▸ TASK DIRECTIONS:
Within the listing below, the lines to output run from the one containing "Beau Terra Shower" through the one containing "DeWALT - PZ.0"; copy them exactly and nothing else.

▸ EXTRACTED MATERIAL:
-*-*-

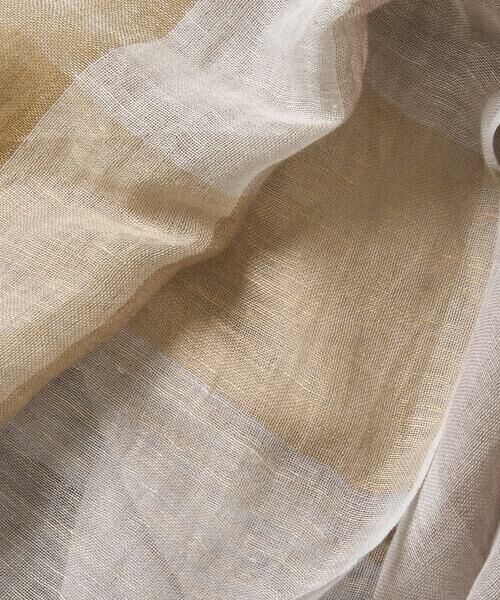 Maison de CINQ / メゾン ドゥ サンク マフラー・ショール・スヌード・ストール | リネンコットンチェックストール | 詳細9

-*-*-

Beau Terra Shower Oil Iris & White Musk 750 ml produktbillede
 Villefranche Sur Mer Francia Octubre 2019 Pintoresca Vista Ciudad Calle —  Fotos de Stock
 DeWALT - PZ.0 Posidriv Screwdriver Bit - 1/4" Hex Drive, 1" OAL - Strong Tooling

-*-*-

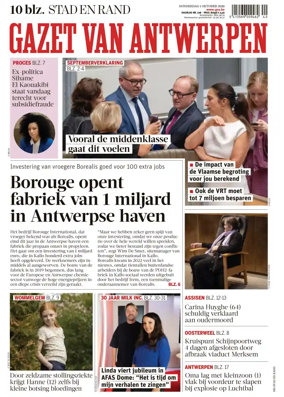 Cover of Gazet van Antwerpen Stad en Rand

-*-*-

▸ RESPONSE AREA:
Beau Terra Shower Oil Iris & White Musk 750 ml produktbillede
 Villefranche Sur Mer Francia Octubre 2019 Pintoresca Vista Ciudad Calle —  Fotos de Stock
 DeWALT - PZ.0 Posidriv Screwdriver Bit - 1/4" Hex Drive, 1" OAL - Strong Tooling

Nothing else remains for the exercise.